§ **VORLIEGENDER AUSZUG**:
..........

Mannheim. Das ist norwegische DNA, wie Hurtigruten oder Holmenkollen: klangschöner, kühl temperierter, sozusagen borealer Kammer-Jazz, der atmosphärisch dicht gestrickt ist, doch nur selten von urbaner Hektik aufgeschreckt wird. Die berühmte „nordische Ästhetik“ eben, die besonders wirkungsvoll vom Münchner Edelplattenlabel ECM verbreitet wird. Schon seit Jahrzehnten ist die Bassspielweise Arild Andersens (der noch in diesem Monat seinen 78. Geburtstag feiern kann) klangschön daran beteiligt. Seine neue Platte „Affirmation“ zeigt auf ihrem Cover einen Eispanzer mit tiefem Riss.
Allstar-Band vollzählig
Der Riss ist das Entscheidende, er prägt denn auch das Enjoy Jazz-Konzert der Arild Andersen Group im ausverkauften Mannheimer Ella & Louis. Der Bassist hat seine Allstar-Band vollzählig mitgebracht. Mit „nordischer Ästhetik“ werden die Besucherinnen und Besucher dabei durchaus auch umschmeichelt, sie vernehmen einige der schönsten, stimmigsten Balladen, die es in der letzten Zeit zu hören gab. Mit von dem Pianisten Helge Lien getupften Tönen wie aus frisch getautem Gletschereis. Mit einem Arild Andersen, der auch solistisch unverändert stark präsent ist. Mit dem Drummer Hakon Mjaset Johansen – der sich jedoch als kreativen Quertreiber versteht und auch mal einer nordischen Ballade auf den Winterpelz rückt. Sie gehörig durchschüttelt.

..........

§ **AUSGELESENE DATENSÄTZE**:
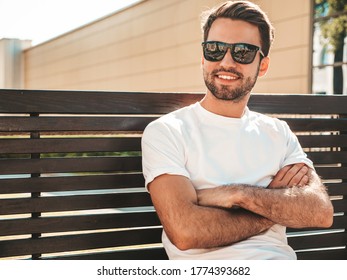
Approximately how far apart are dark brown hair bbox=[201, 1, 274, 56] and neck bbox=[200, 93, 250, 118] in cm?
40

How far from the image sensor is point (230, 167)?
316 cm

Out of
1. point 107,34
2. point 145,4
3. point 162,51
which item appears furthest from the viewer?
point 107,34

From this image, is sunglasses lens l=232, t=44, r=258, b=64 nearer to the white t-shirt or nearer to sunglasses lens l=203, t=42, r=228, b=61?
sunglasses lens l=203, t=42, r=228, b=61


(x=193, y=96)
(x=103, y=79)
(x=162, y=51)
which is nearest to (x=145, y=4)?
(x=162, y=51)

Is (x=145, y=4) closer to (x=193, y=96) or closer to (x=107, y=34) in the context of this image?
(x=107, y=34)

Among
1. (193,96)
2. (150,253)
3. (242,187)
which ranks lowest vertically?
(150,253)

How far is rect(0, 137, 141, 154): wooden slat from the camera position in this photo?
321 cm

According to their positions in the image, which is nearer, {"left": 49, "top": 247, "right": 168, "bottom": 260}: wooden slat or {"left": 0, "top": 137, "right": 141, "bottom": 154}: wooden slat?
{"left": 0, "top": 137, "right": 141, "bottom": 154}: wooden slat

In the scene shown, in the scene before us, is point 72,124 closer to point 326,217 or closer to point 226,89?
point 226,89

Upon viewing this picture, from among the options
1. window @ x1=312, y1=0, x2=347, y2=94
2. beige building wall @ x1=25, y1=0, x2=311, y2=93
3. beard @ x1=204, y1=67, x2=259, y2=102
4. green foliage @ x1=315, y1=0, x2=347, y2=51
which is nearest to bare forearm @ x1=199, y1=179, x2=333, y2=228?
beard @ x1=204, y1=67, x2=259, y2=102

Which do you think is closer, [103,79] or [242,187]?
[242,187]

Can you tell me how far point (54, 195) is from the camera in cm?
335

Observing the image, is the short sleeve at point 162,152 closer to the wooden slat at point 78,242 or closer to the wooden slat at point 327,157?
the wooden slat at point 78,242
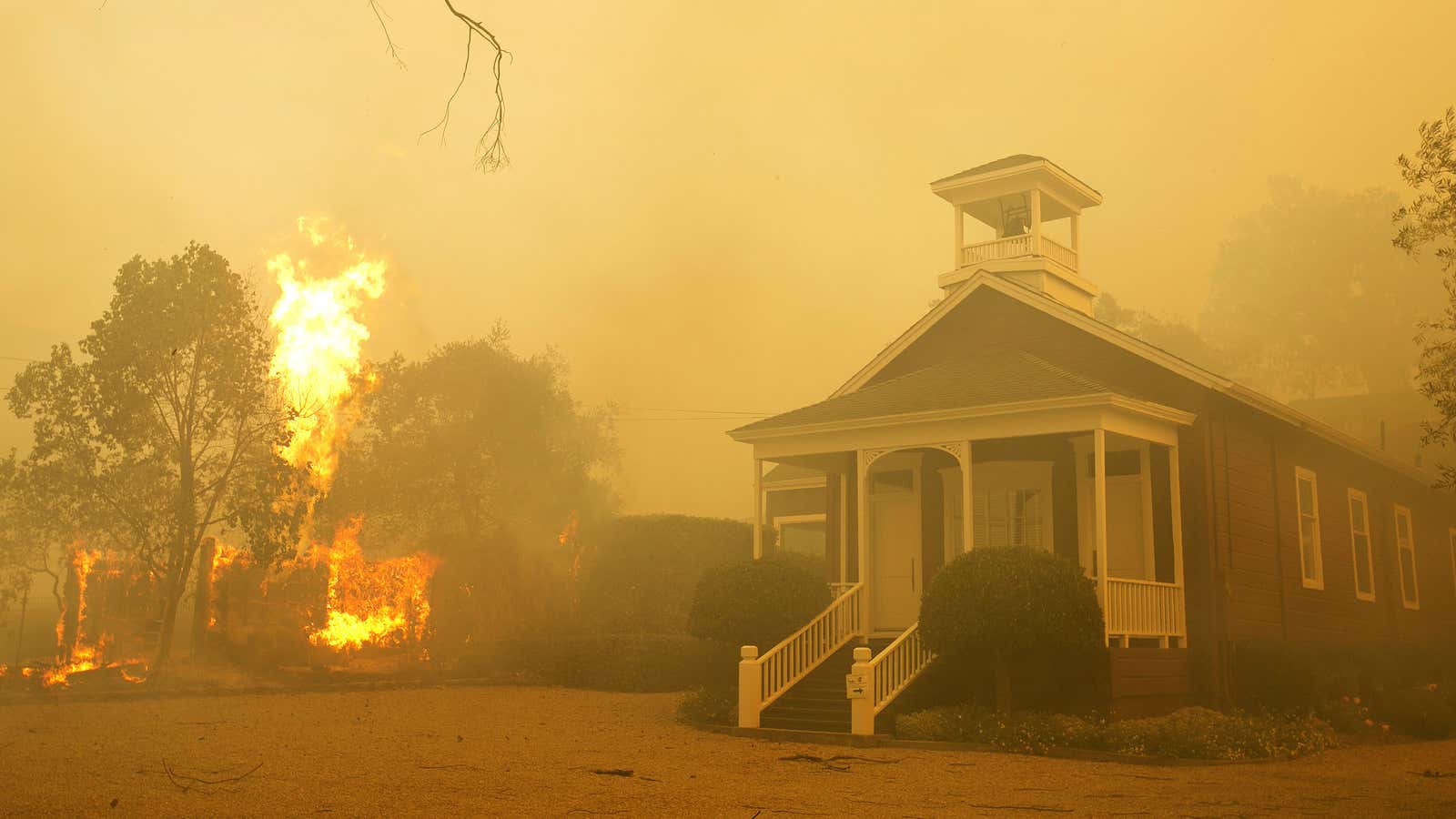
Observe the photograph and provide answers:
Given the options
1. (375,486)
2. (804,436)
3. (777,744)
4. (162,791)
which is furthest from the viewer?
(375,486)

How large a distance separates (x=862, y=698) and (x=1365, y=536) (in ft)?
50.3

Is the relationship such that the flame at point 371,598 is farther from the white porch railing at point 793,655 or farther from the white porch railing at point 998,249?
the white porch railing at point 998,249

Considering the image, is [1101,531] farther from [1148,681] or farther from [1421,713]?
[1421,713]

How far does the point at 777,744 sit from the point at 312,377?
1583cm

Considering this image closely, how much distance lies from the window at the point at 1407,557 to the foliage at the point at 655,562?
1554 cm

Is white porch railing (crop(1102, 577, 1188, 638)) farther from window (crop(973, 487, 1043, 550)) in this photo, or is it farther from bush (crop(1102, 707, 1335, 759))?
window (crop(973, 487, 1043, 550))

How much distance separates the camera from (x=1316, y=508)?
23250 mm

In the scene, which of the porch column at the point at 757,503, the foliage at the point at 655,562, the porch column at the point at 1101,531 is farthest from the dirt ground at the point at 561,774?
the foliage at the point at 655,562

..........

§ **AUFGABE**: Nenne alle Musiker, die im Konzertbericht namentlich genannt werden, jeweils mit ihrer dort angegebenen Rolle in der Band.

§ **ANTWORT**:
- Arild Andersen – Bassist
- Helge Lien – Pianist
- Hakon Mjaset Johansen – Drummer